Pathways, Integration, and Sequencing the Curriculum
Building on Best Practices: Transforming Legal Education in a Changing World (Deborah Maranville, Lisa Radtke Bliss, Carolyn Wilkes Kaas & Antoinette Sedillo Lopez eds., 2015)
8 Pages Posted: 17 Jan 2015 Last revised: 25 May 2017
Date Written: January 11, 2015
Abstract
Law school course offerings have proliferated in recent decades. From the perspective of the individual student, an expanded curriculum may create exciting educational opportunities while posing trade-offs between a generalist education and specialization. Law schools face two key challenges. First, they must structure the curriculum so that the experiences of individual law students have some coherence. Second they must incorporate the full range of formal knowledge, professional skill, and values.

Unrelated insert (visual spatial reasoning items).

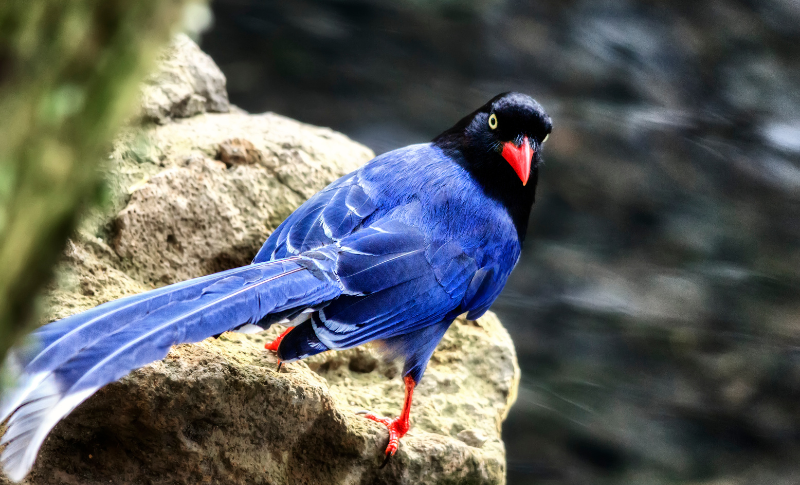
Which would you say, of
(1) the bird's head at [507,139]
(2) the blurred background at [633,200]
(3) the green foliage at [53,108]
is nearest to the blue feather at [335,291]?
(1) the bird's head at [507,139]

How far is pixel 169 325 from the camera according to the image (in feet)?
6.97

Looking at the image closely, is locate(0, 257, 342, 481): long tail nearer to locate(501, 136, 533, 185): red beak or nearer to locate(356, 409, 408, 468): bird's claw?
locate(356, 409, 408, 468): bird's claw

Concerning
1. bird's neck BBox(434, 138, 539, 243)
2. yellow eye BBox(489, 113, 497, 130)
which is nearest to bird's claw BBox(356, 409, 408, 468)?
bird's neck BBox(434, 138, 539, 243)

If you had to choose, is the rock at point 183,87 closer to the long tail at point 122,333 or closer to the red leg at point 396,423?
the long tail at point 122,333

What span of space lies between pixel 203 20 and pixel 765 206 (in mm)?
7297

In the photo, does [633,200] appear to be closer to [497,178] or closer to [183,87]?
[497,178]

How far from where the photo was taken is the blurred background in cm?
713

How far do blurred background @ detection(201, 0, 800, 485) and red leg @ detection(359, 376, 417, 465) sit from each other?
428 centimetres

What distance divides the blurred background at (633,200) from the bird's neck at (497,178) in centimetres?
361

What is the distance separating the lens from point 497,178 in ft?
11.9

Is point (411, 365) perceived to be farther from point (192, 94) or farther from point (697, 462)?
point (697, 462)

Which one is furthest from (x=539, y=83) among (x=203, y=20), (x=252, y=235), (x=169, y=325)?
(x=203, y=20)

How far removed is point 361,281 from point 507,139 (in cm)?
119

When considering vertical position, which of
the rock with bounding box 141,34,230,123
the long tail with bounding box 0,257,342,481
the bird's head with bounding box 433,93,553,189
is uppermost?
the bird's head with bounding box 433,93,553,189
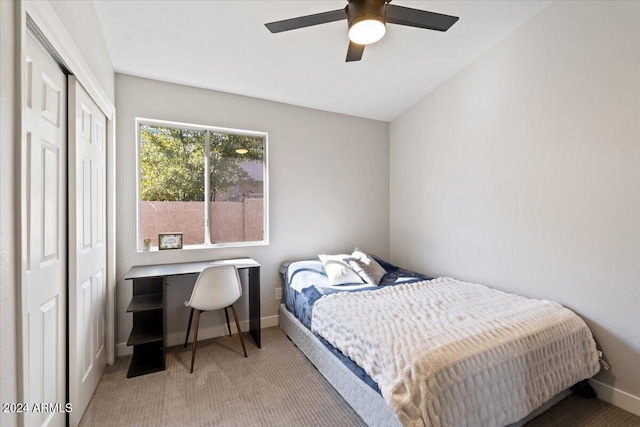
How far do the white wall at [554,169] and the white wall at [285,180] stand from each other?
894 millimetres

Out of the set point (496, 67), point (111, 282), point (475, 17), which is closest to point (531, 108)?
point (496, 67)

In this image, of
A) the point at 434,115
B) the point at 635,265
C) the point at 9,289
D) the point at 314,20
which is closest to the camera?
the point at 9,289

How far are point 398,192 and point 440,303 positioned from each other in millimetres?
1937

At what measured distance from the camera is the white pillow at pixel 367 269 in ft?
9.52

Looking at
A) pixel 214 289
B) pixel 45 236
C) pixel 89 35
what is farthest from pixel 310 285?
pixel 89 35

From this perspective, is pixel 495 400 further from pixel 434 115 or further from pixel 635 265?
pixel 434 115

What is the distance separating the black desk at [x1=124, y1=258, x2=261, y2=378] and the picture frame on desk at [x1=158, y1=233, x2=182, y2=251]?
18cm

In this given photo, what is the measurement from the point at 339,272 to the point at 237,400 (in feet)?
4.43

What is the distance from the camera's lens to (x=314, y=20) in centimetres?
161

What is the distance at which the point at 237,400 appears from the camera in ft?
6.54

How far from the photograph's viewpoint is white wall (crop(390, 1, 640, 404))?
1.90m

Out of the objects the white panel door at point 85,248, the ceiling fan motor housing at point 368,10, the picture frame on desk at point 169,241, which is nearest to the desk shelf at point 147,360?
the white panel door at point 85,248

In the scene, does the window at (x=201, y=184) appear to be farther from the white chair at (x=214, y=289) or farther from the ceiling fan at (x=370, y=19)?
the ceiling fan at (x=370, y=19)

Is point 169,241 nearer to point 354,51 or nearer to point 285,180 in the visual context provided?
point 285,180
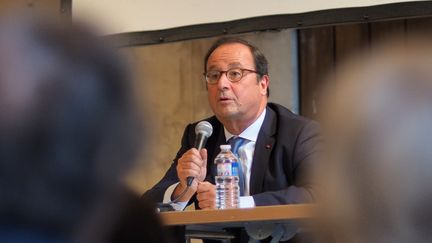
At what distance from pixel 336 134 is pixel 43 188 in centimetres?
19

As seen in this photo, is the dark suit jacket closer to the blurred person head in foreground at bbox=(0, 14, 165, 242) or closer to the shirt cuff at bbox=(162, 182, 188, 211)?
the shirt cuff at bbox=(162, 182, 188, 211)

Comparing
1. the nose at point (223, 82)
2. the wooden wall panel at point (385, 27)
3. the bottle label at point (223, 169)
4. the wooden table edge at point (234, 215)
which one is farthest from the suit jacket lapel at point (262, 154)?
the wooden wall panel at point (385, 27)

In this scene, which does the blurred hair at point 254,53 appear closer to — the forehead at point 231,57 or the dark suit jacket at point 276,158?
the forehead at point 231,57

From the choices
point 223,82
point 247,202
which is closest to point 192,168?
point 247,202

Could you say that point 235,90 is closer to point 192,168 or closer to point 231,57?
point 231,57

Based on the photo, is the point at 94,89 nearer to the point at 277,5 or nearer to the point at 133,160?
the point at 133,160

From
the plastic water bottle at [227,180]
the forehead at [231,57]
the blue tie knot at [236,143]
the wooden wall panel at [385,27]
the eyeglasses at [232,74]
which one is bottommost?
the plastic water bottle at [227,180]

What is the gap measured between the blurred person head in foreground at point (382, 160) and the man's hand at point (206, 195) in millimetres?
2240

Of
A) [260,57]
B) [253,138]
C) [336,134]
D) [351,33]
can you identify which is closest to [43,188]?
[336,134]

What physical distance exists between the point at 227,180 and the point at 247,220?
0.46 m

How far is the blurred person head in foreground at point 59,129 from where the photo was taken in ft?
1.81

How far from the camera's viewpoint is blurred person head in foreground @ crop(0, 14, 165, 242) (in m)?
0.55

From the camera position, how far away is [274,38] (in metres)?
4.36

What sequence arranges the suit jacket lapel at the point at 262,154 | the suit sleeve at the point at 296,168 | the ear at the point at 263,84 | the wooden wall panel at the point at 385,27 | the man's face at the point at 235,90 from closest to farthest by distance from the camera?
the suit sleeve at the point at 296,168, the suit jacket lapel at the point at 262,154, the man's face at the point at 235,90, the ear at the point at 263,84, the wooden wall panel at the point at 385,27
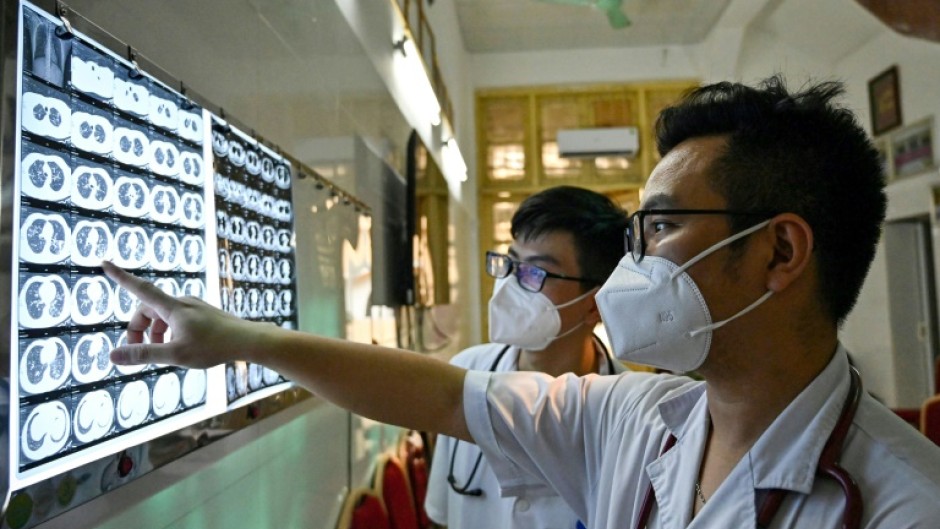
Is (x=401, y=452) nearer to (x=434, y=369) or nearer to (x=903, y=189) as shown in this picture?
(x=434, y=369)

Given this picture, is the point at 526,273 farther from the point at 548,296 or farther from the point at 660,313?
the point at 660,313

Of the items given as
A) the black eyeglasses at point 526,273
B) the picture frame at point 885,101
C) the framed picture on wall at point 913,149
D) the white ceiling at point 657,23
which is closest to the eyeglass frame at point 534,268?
the black eyeglasses at point 526,273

This section of the forthcoming book Building on Best Practices: Transforming Legal Education in a Changing World (Lexis 2015) identifies three approaches – not mutually exclusive – to structuring the law school curriculum: provide course advising with structured pathways through the curriculum and concentrations; integrate the curriculum: connect the individual courses that a student takes, both those taken concurrently and across the years the student is enrolled in law school; engage in a particular type of integration: sequence the curriculum by structuring offerings from introductory to intermediate to advanced, so that later classes build on the concepts and skills learned in earlier ones.
The content of this SSRN posting is material that was published in the book Building on Best Practices: Transforming Legal Education in a Changing World, Maranville, et al., Lexis Nexis 2015. The content has been posted on SSRN with the express permission of Lexis Nexis and of Carolina Academic Press, publisher of the book as of January 1, 2016.